Et ton ressort m'a redonné le sourire pour la journée, ça devait être magique ! CA C'EST LA VIE !! T'as bien raison de profiter, je donnerais beaucoup pour pouvoir te rejoindre, là, maintenant, tout de suite !

Take care !

Nath a dit…

Aaaah,j'ai enfin fini de te lire!! Tu as beau dire que tu restes coupé de la civilisation et ne peux pas écrire aussi souvent que tu le voudrais, c'est encore trop pour moi: 17 jours à Cuba, où internet en est à l'âge de pierre, et j'avais complètement perdu le fil!

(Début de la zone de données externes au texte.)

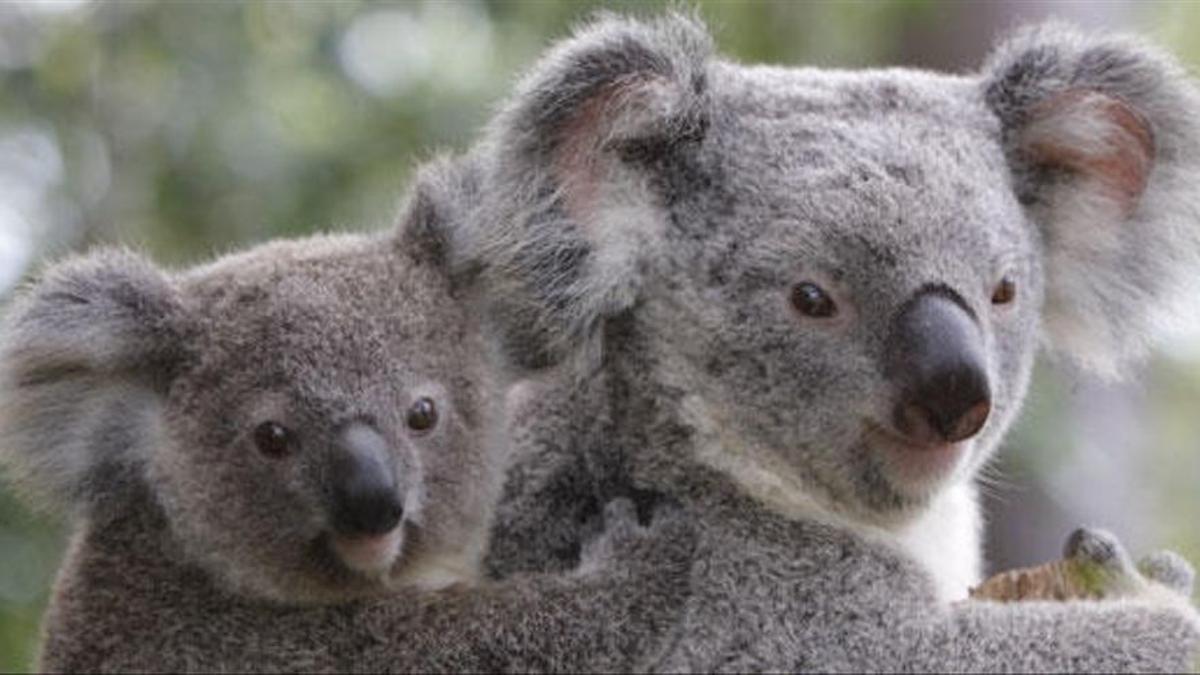 Dos koalas, en un bosque australiano.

Hilarant, ton récit de la traversée en bateau! Et il donne bien envie, ton resort. J'étais aussi passée par Koh Tao, lors d'un camp de vacances en 2002, et c'est vrai que c'est très beau, mais personnellement je me souviens surtout le la diarrhée que j'avais chopée... :S

Lutinvengeur a dit…

Laurent : l'expérience une fois, pas deux je peux te l'assurer.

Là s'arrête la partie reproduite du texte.